Output every entry exactly as given.
[Opening Exercise data section]
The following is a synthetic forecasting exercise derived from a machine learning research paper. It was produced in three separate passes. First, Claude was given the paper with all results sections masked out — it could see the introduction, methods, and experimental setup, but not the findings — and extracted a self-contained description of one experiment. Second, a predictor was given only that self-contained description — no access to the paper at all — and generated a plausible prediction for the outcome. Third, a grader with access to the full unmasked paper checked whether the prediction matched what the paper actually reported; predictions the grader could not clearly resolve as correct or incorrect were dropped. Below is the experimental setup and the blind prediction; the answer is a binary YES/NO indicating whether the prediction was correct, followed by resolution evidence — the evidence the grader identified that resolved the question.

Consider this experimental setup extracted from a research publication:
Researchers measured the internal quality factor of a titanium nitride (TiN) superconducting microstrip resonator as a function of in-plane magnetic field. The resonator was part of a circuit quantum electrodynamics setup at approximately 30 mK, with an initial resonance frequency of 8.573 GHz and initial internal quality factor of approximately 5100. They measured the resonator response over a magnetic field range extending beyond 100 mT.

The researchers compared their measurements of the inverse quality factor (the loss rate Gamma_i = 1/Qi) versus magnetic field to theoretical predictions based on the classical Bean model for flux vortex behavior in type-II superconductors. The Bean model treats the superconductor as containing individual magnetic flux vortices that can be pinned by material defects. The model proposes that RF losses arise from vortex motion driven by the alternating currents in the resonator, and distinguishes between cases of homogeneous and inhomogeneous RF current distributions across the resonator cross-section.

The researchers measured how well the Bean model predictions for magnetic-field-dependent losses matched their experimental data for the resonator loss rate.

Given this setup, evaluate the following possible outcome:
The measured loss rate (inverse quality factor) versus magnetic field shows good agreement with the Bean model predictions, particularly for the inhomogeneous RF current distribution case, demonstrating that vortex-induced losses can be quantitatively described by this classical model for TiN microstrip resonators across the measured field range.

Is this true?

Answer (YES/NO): YES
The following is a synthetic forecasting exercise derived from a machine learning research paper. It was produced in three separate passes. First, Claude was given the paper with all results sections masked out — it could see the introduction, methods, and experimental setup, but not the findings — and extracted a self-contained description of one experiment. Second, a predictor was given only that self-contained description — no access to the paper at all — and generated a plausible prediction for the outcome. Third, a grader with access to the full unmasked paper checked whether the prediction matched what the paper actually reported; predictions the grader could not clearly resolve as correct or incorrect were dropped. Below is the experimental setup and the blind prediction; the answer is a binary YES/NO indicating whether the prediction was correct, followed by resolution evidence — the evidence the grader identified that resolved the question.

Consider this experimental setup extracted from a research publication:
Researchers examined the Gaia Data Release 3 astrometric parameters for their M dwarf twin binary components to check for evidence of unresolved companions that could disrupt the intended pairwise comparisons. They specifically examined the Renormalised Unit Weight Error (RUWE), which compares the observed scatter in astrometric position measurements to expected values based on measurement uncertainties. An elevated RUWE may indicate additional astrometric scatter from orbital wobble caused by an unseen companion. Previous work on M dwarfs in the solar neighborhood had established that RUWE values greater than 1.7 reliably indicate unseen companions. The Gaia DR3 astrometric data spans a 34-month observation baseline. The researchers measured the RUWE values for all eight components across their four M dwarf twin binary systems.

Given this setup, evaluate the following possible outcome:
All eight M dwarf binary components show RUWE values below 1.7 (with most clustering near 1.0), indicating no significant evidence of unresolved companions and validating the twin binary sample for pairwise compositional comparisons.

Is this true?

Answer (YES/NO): NO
[Closing Exercise data section]
## Reply:
The following is a synthetic forecasting exercise derived from a machine learning research paper. It was produced in three separate passes. First, Claude was given the paper with all results sections masked out — it could see the introduction, methods, and experimental setup, but not the findings — and extracted a self-contained description of one experiment. Second, a predictor was given only that self-contained description — no access to the paper at all — and generated a plausible prediction for the outcome. Third, a grader with access to the full unmasked paper checked whether the prediction matched what the paper actually reported; predictions the grader could not clearly resolve as correct or incorrect were dropped. Below is the experimental setup and the blind prediction; the answer is a binary YES/NO indicating whether the prediction was correct, followed by resolution evidence — the evidence the grader identified that resolved the question.

Consider this experimental setup extracted from a research publication:
Researchers measured the internal quality factor of a titanium nitride (TiN) superconducting microstrip resonator as a function of in-plane magnetic field. The resonator was part of a circuit quantum electrodynamics setup at approximately 30 mK, with an initial resonance frequency of 8.573 GHz and initial internal quality factor of approximately 5100. They measured the resonator response over a magnetic field range extending beyond 100 mT.

The researchers compared their measurements of the inverse quality factor (the loss rate Gamma_i = 1/Qi) versus magnetic field to theoretical predictions based on the classical Bean model for flux vortex behavior in type-II superconductors. The Bean model treats the superconductor as containing individual magnetic flux vortices that can be pinned by material defects. The model proposes that RF losses arise from vortex motion driven by the alternating currents in the resonator, and distinguishes between cases of homogeneous and inhomogeneous RF current distributions across the resonator cross-section.

The researchers measured how well the Bean model predictions for magnetic-field-dependent losses matched their experimental data for the resonator loss rate.

Given this setup, evaluate the following possible outcome:
The measured loss rate (inverse quality factor) versus magnetic field shows good agreement with the Bean model predictions, particularly for the inhomogeneous RF current distribution case, demonstrating that vortex-induced losses can be quantitatively described by this classical model for TiN microstrip resonators across the measured field range.

Is this true?

Answer (YES/NO): YES
The following is a synthetic forecasting exercise derived from a machine learning research paper. It was produced in three separate passes. First, Claude was given the paper with all results sections masked out — it could see the introduction, methods, and experimental setup, but not the findings — and extracted a self-contained description of one experiment. Second, a predictor was given only that self-contained description — no access to the paper at all — and generated a plausible prediction for the outcome. Third, a grader with access to the full unmasked paper checked whether the prediction matched what the paper actually reported; predictions the grader could not clearly resolve as correct or incorrect were dropped. Below is the experimental setup and the blind prediction; the answer is a binary YES/NO indicating whether the prediction was correct, followed by resolution evidence — the evidence the grader identified that resolved the question.

Consider this experimental setup extracted from a research publication:
Researchers examined the Gaia Data Release 3 astrometric parameters for their M dwarf twin binary components to check for evidence of unresolved companions that could disrupt the intended pairwise comparisons. They specifically examined the Renormalised Unit Weight Error (RUWE), which compares the observed scatter in astrometric position measurements to expected values based on measurement uncertainties. An elevated RUWE may indicate additional astrometric scatter from orbital wobble caused by an unseen companion. Previous work on M dwarfs in the solar neighborhood had established that RUWE values greater than 1.7 reliably indicate unseen companions. The Gaia DR3 astrometric data spans a 34-month observation baseline. The researchers measured the RUWE values for all eight components across their four M dwarf twin binary systems.

Given this setup, evaluate the following possible outcome:
All eight M dwarf binary components show RUWE values below 1.7 (with most clustering near 1.0), indicating no significant evidence of unresolved companions and validating the twin binary sample for pairwise compositional comparisons.

Is this true?

Answer (YES/NO): NO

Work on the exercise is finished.